Neal- I agree Kos and Lindsey are lacking. Kos still believes that the government is the solution and Lindsey still believes that the market is, even though they both admit to some evils caused by each. Some is a gross understatement, we need democracy both in our communities and in the work place. If power is in the hands of the government or the capitalist, then it is not in the hands of the people. These guys combine liberal and libertarian ideas, but only for something that is just a diluted form of what they already had.

#7 Bob Steinke on 10.07.08 at 3:37 pm

I think the CATO institute article is really just proposing a political alliance between liberals and libertarians.

First it talks about how libertarians were traditionally allied with republicans and why libertarians are dissatisfied with that alliance now.

Then it talks about issues liberals and libertarians agree on, civil liberties and social/cultural freedoms.

The big challenge, it says, of forging this alliance will be economic policy, and it suggests a truce. Liberals stop objecting to the free market and libertarians stop objecting to a social safety net. Both “sides” hold their noses and put up with the part they don’t like to get enough votes to pass an agenda that they mostly agree with.

So it’s an interesting political strategy article. It’s not much more than that.

I don’t think the article is even considering the idea that maybe we could make a new system that protects individual freedoms from both governmental and economic coercion.

There’s one paragraph that needs to be chastised:

“Furthermore, it has become increasingly clear that capitalism’s relentless dynamism and wealth-creation … have been pushing U.S. society in a decidedly progressive direction. The civil rights movement was made possible by the mechanization of agriculture … feminism was encouraged by the mechanization of housework.”

I take issue with his “capitalism is great and has no problems” attitude, and the idea that social justice was mainly the result of society having additional wealth is a rather strange non-sequiter. No, it couldn’t have anything to do with individual beliefs and cultural norms becoming more progressive.

But there is one paragraph that needs kudos:

“Translating such abstractions into workable policy doubtlessly would be contentious. But the most difficult thing here is not working out details–it is agreeing to try. And, as part of that, agreeing on how to make the attempt: namely, by treating economic policy issues as technical, empirical questions about what does and doesn’t work, rather than as tests of ideological commitment.”

Libertarians need to give up the idea that capitalism is perfect, and liberals need to give up the idea that government is perfect.
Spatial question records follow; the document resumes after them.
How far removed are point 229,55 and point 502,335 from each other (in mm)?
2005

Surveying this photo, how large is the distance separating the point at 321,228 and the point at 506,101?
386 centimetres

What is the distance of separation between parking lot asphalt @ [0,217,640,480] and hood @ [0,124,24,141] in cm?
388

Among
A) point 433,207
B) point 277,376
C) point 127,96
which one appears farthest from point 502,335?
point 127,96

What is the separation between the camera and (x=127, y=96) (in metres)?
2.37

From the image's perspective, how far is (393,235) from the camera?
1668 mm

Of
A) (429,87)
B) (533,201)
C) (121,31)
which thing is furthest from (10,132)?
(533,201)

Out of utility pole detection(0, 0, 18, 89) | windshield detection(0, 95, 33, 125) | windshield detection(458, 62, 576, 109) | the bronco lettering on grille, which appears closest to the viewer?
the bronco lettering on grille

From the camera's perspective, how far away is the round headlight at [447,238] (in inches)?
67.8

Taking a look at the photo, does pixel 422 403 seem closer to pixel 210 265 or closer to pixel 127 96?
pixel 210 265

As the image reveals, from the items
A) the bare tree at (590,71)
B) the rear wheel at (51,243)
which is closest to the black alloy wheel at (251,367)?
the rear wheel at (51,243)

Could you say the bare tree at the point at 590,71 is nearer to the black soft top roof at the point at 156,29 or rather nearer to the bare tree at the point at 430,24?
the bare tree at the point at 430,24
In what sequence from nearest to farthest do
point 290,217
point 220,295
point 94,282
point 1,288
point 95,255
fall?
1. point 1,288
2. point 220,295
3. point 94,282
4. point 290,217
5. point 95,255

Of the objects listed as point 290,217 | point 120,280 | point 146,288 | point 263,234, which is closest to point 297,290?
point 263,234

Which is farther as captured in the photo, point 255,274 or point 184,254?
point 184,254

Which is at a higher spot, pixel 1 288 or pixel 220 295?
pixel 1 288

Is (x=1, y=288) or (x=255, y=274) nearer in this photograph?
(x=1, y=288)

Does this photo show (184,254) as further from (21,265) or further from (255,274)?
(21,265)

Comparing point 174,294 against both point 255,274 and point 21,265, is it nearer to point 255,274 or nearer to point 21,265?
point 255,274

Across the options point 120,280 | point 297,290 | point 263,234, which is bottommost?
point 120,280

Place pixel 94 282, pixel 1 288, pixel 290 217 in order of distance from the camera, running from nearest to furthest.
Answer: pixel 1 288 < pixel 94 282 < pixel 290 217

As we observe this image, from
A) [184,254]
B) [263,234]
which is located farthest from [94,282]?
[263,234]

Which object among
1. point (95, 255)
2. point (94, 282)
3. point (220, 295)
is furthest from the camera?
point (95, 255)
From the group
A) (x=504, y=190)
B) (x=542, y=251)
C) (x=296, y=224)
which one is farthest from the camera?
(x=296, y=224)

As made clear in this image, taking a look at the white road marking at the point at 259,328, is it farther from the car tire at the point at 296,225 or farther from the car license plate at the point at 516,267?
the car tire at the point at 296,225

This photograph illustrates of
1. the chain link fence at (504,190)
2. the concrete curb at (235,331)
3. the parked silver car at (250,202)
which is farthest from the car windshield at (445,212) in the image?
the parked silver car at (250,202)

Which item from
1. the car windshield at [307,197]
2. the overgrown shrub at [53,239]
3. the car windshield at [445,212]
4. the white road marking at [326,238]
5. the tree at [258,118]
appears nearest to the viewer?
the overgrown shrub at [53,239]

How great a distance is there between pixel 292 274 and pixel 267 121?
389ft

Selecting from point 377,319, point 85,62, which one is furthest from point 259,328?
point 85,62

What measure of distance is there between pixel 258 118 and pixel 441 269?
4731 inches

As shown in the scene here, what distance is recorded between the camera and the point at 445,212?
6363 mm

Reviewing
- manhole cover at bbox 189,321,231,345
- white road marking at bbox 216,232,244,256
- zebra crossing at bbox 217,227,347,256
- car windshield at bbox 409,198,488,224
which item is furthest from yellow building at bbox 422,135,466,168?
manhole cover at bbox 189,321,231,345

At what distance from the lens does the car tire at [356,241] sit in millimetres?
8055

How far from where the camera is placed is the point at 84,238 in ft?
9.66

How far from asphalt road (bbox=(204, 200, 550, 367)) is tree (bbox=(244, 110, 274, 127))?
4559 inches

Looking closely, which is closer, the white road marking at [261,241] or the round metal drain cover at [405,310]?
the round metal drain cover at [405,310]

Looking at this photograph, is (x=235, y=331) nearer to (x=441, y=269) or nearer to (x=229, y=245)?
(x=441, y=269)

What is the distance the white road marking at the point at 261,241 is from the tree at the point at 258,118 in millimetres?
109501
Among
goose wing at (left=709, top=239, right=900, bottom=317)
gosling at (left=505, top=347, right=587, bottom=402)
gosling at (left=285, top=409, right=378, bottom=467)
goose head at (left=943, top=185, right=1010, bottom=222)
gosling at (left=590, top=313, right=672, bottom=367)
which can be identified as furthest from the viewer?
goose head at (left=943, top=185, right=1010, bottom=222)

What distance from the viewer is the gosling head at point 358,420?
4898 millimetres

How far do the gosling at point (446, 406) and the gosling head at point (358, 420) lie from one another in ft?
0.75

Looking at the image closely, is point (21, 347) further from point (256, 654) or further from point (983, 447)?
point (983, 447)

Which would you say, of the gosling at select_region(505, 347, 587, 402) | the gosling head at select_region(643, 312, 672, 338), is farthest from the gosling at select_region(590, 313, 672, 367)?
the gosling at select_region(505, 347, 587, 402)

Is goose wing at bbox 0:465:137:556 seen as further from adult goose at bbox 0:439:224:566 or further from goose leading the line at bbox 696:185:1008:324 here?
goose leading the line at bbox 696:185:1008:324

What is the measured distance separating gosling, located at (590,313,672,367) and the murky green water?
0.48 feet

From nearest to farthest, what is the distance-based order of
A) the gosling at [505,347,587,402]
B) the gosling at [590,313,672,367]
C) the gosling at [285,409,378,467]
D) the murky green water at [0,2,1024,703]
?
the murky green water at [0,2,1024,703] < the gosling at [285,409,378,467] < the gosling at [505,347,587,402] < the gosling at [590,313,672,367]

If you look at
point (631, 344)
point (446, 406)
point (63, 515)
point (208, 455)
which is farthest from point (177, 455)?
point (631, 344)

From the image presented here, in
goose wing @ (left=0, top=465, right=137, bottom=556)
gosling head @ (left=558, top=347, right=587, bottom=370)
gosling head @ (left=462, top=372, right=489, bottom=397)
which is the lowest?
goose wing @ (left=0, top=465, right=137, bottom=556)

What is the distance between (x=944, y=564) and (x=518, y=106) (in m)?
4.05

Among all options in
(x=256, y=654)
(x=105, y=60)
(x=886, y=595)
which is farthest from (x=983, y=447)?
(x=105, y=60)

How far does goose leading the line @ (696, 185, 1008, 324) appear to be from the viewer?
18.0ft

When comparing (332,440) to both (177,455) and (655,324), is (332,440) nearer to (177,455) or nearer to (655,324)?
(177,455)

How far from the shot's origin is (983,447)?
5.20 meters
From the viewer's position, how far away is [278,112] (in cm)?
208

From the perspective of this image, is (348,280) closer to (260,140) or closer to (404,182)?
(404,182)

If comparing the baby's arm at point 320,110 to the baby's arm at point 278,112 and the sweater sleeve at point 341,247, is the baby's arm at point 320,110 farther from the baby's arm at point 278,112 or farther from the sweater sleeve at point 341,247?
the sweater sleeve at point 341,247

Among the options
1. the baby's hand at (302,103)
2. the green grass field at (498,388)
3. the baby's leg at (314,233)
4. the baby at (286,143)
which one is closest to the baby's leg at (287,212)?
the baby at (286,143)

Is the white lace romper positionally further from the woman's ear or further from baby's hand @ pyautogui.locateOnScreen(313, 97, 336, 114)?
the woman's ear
We actually need to try different things and see how they work.

#8 Bob Steinke on 10.07.08 at 3:52 pm

Ok, my last comment was getting long so I decided to start another comment to discuss the Daily Kos article.

What I like from this article is nicely summarized by this quote:

“The key here isn’t universal liberty from government intrusion, but policies that maximize individual freedom”

And he seems to recognize one of the ideas that brought me to liberaltarianism, that freedom isn’t merely having the right to do something, it’s having the right and the ability to do something. You have the right to swim in the lake, but if you do you’ll die from the pollution. In that case, you are not free to swim in the lake. We should be trying to create a society that maximizes freedom including the right and ability to do things. Libertarians have a fetish about maximizing the right to do things without any concern for the actual condition of people’s lives.

But it does seem that Kos’ opinion is that these individual freedoms can best be protected by traditional liberal government programs, although he gives lip service to the idea that government isnt always the solution.